▼▼▼

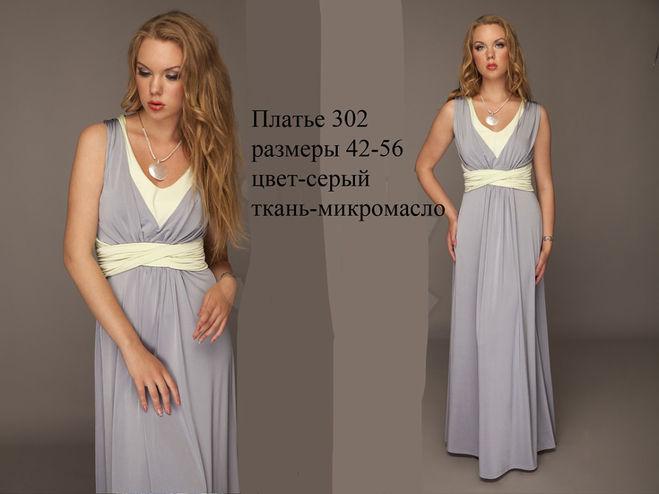Серая ткань для платья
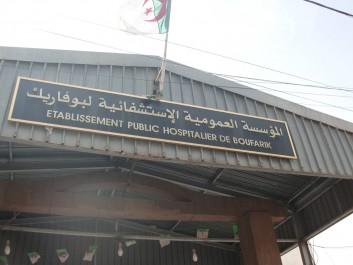 Face à l'insécurité et aux agressions:  Les médecins de l'hôpital de Boufarik en colère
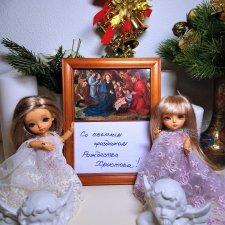 Со светлым праздником Рождества Христова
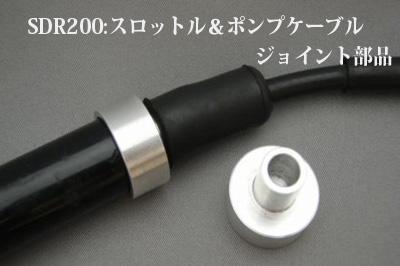 SDR200 オイルポンプ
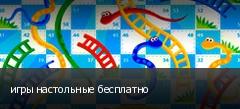 игры настольные бесплатно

▲▲▲

## WORK REQUEST
Each entry above is to be given again exactly, and any image in it is to be dropped.

## FINISHED TASK
Серая ткань для платья
 Face à l'insécurité et aux agressions:  Les médecins de l'hôpital de Boufarik en colère
 Со светлым праздником Рождества Христова
 SDR200 オイルポンプ
 игры настольные бесплатно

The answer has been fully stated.